- READING PASSAGE -
I'm trying to work out how to scrape items from a page of cafe listings. There are h2 headings for the cafe name, and separate text for the address/postcode (zip code). These are not contained in separate elements (like the convenient laptop listings in the webscraper tutorial videos). They are just in a flow of html text in a div content container.
I can scrape all the cafe names, but when I try to include the postcode the scraper either just scrapes the first postcode and repeats it for every cafe – or the cafe name scrapes first in the csv, and then all the postcodes below them. I can't get the two pieces of information in the same row of the csv for each cafe. Help! What am I not understanding? I am using the text scraper setting, with "multiple" checked.

- WHAT YOU WILL DO -
Summarize the cafe-scraping post in two sentences. The rows after this point come from a separate source.

- EXTRACTED ENTRIES -
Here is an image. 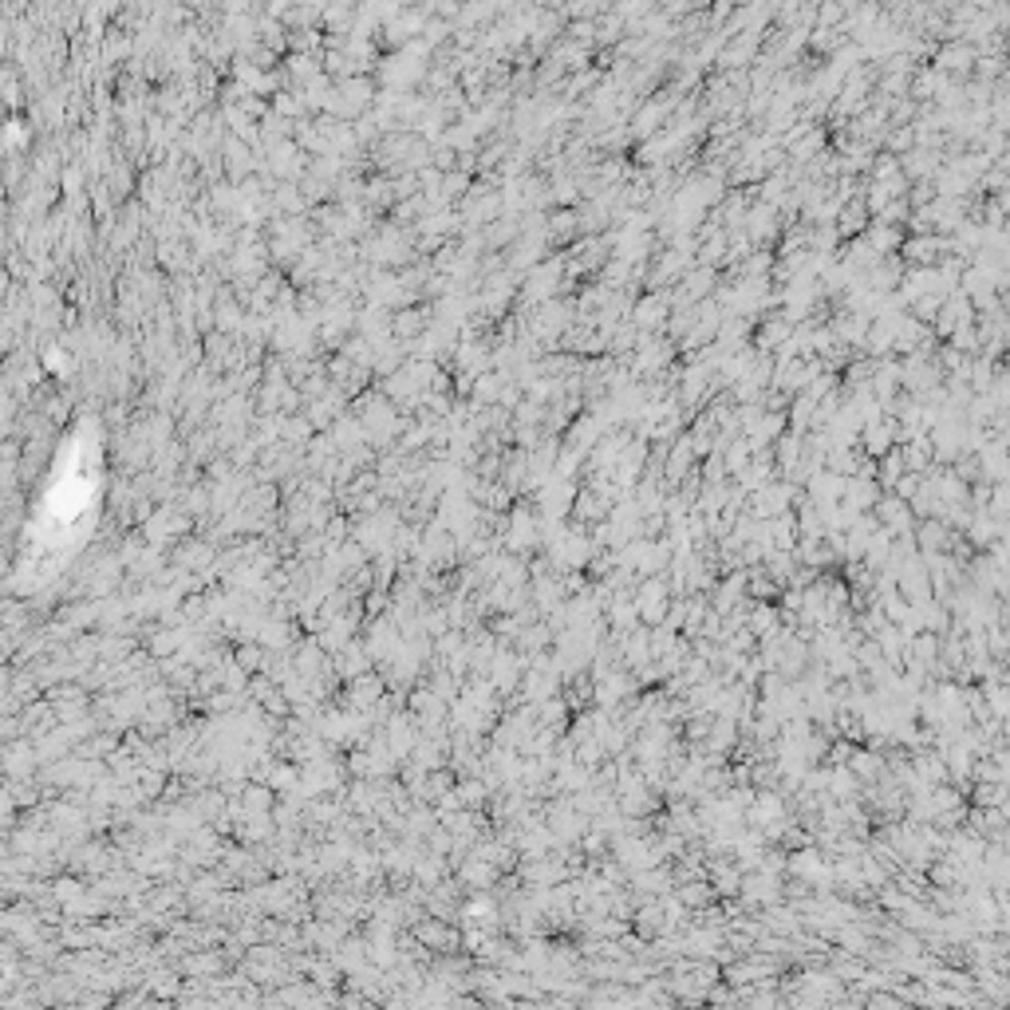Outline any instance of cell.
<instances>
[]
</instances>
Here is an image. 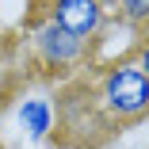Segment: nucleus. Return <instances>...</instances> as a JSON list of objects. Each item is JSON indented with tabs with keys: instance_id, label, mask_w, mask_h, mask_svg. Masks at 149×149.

---

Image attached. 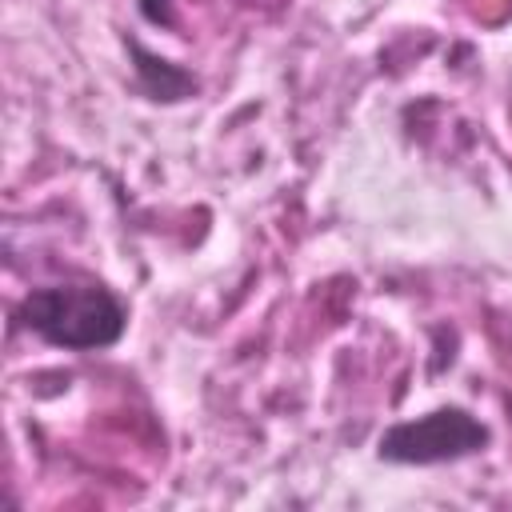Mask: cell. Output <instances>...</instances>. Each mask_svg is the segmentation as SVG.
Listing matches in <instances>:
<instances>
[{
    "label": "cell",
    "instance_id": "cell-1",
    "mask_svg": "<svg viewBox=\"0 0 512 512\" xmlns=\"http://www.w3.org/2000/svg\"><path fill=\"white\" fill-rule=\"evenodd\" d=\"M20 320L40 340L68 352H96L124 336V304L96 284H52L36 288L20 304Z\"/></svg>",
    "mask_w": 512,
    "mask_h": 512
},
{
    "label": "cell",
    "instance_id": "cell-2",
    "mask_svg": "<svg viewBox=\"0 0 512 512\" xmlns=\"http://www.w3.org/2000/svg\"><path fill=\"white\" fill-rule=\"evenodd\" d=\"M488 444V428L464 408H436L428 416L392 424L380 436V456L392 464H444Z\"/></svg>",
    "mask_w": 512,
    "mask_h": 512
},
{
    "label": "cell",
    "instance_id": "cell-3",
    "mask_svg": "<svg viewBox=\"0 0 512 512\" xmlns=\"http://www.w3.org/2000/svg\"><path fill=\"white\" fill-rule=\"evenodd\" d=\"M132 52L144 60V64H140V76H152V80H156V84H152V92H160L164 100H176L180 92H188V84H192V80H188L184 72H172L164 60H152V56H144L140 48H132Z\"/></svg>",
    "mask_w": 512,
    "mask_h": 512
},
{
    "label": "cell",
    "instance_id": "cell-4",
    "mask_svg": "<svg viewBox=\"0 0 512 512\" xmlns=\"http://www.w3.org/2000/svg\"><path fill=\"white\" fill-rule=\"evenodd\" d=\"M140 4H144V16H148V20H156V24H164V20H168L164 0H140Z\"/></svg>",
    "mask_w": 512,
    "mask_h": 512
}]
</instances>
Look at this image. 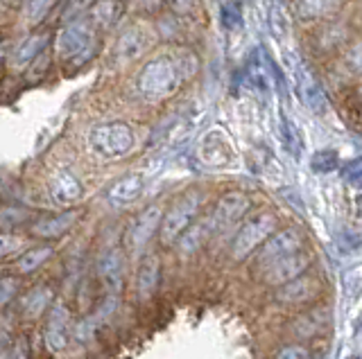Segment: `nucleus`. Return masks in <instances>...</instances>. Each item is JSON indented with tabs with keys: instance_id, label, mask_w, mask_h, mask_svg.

==

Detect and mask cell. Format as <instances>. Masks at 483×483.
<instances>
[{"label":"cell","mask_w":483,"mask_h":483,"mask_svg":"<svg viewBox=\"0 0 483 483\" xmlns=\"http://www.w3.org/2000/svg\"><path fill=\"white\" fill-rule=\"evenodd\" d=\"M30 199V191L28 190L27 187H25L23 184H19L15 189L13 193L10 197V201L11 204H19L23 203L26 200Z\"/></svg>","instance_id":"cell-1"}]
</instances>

- EXERCISE SOLUTION -
The writer wants to scrape cafe names and postcodes from a page where each name is an h2 heading and the address text sits in the general flow of a div content container, not in its own separate container. With the text scraper set to "multiple," the results show either the first postcode repeated for every cafe or all the names followed by all the postcodes, and the writer cannot get each cafe's name and postcode onto the same CSV row.